R Package Guide
R packages are great in organizing all material such as source code, data and documentation belonging to a certain project into a standardized structure. This structure can be extended and together with some tools such as Rstudio
and devtools
, it provides great functionality.
Other Guides
The ultimate guide to R package development is the document Writing R Extensions
that comes with every R installation and is part of the help system in R. Hadley Wickham has a book out on R Packages which is also available online.
The shortest description I have ever seen is the one on Hillary Parker’s blog. I consider her blog post to be the minimal guide to constructing an R package. Some of the function calls have change though since the blog post was written.
Something in between all the above mentioned references is Karl Browmans R package primer
. I like his tutorial, because it explains many things very well, but it is still reasonably sized.
Why packages
Whenever I start a new project, I either create some new notes in Evernote, or I create a new directory somewhere on my harddrive or I start a new repository on github or I do something else.
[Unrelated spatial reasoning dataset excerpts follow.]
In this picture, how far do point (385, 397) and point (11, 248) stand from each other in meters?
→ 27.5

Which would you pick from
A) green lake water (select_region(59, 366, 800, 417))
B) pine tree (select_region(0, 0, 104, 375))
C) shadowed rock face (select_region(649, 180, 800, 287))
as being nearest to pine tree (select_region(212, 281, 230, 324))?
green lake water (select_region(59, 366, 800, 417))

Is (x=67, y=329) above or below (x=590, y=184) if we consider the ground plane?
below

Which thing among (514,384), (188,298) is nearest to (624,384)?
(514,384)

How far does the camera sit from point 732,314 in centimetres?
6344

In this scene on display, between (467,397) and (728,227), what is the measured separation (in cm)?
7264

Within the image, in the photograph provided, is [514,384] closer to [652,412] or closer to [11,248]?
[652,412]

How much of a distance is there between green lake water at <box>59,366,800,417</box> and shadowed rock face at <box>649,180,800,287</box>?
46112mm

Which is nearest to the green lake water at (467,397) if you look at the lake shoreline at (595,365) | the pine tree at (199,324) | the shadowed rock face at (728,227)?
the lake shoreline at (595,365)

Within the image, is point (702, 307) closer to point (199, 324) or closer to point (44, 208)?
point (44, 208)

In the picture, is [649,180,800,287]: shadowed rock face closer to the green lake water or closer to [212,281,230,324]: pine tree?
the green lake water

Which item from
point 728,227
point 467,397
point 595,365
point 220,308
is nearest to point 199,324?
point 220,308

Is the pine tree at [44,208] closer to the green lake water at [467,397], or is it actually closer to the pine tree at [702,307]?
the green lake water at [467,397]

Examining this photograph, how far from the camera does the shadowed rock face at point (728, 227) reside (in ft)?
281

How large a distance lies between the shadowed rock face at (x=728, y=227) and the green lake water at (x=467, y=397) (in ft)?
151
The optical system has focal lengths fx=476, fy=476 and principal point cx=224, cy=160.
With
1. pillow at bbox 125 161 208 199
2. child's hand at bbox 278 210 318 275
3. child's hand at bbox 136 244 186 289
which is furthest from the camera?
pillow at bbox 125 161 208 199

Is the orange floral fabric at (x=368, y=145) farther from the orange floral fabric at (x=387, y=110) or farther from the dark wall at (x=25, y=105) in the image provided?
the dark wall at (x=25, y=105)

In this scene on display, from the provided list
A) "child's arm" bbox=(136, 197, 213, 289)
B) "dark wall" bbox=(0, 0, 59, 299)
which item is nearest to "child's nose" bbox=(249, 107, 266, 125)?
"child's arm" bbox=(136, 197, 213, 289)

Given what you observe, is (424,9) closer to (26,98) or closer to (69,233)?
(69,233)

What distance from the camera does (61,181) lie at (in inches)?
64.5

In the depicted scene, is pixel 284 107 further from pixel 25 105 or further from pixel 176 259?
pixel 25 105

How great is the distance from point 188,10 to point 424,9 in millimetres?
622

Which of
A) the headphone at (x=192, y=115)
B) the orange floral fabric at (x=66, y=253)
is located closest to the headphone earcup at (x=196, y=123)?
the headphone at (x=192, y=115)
The problem with that rather chaotic approach is that a few weeks after the project gets started, someone else including future me, has enormous difficulties in understanding all the material that is available for that specific project.
Organizing everything into a project can help remedy that. Creating a package is very simple when doing it inside RStudio in connection with an RStudio project and when using the functionalities of package devtools
. Once a package is created a standard structure of files and directories is given and source code, documentation and data are all stored in a given location inside the package directory tree.
Let us get started
In RStudio a package is started by creating a new project. Use the menu File
> New Project
This starts the process of creating a new project in RStudio. The next screen shows three available options available for project creation.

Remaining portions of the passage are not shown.